Collected data

···

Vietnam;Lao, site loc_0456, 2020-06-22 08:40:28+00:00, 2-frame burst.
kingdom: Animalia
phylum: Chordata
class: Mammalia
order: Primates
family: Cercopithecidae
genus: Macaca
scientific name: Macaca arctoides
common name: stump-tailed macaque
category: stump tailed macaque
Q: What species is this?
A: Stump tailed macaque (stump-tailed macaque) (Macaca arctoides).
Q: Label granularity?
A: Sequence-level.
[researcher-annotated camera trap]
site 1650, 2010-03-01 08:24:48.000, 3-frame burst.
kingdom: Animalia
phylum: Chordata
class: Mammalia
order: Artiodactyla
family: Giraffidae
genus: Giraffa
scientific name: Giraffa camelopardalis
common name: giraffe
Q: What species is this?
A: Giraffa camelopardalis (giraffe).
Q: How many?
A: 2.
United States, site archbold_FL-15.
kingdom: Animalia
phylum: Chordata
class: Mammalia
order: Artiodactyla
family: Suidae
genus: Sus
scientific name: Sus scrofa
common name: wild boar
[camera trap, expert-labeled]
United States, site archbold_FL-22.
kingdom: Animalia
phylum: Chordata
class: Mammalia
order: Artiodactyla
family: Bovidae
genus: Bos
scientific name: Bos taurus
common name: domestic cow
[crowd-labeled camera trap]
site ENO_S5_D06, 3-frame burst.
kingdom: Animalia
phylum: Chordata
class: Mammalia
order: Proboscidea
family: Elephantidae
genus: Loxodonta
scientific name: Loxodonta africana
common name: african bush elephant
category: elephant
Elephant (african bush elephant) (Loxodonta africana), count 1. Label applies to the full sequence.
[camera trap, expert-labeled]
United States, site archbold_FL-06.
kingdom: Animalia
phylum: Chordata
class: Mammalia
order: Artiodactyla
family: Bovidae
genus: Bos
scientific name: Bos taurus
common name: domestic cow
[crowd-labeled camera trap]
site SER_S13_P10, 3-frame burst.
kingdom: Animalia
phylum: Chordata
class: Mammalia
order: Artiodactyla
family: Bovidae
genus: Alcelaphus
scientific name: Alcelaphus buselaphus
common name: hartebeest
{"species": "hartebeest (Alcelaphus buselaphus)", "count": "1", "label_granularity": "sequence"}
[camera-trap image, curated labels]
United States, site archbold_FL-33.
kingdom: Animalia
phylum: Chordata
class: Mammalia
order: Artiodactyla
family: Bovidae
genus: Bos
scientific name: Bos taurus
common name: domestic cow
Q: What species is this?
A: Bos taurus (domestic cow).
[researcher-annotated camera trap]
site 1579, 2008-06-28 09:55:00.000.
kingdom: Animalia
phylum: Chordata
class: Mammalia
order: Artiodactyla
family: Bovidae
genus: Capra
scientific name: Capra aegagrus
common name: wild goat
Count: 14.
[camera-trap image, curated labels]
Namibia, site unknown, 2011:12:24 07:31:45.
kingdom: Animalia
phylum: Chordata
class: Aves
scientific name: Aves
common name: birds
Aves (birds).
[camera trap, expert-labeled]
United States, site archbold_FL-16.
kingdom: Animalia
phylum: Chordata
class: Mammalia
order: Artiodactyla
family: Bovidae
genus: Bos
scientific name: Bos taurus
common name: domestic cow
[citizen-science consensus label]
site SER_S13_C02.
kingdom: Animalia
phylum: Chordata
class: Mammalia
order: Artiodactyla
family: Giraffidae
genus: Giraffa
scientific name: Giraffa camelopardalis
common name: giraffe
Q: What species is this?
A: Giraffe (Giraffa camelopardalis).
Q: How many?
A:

···

Activity
Starting with the first line of the records, repeat every line up to and including the one containing "scientific name: Sus scrofa", and nothing else.

Result of this exercise
Vietnam;Lao, site loc_0456, 2020-06-22 08:40:28+00:00, 2-frame burst.
kingdom: Animalia
phylum: Chordata
class: Mammalia
order: Primates
family: Cercopithecidae
genus: Macaca
scientific name: Macaca arctoides
common name: stump-tailed macaque
category: stump tailed macaque
Q: What species is this?
A: Stump tailed macaque (stump-tailed macaque) (Macaca arctoides).
Q: Label granularity?
A: Sequence-level.
[researcher-annotated camera trap]
site 1650, 2010-03-01 08:24:48.000, 3-frame burst.
kingdom: Animalia
phylum: Chordata
class: Mammalia
order: Artiodactyla
family: Giraffidae
genus: Giraffa
scientific name: Giraffa camelopardalis
common name: giraffe
Q: What species is this?
A: Giraffa camelopardalis (giraffe).
Q: How many?
A: 2.
United States, site archbold_FL-15.
kingdom: Animalia
phylum: Chordata
class: Mammalia
order: Artiodactyla
family: Suidae
genus: Sus
scientific name: Sus scrofa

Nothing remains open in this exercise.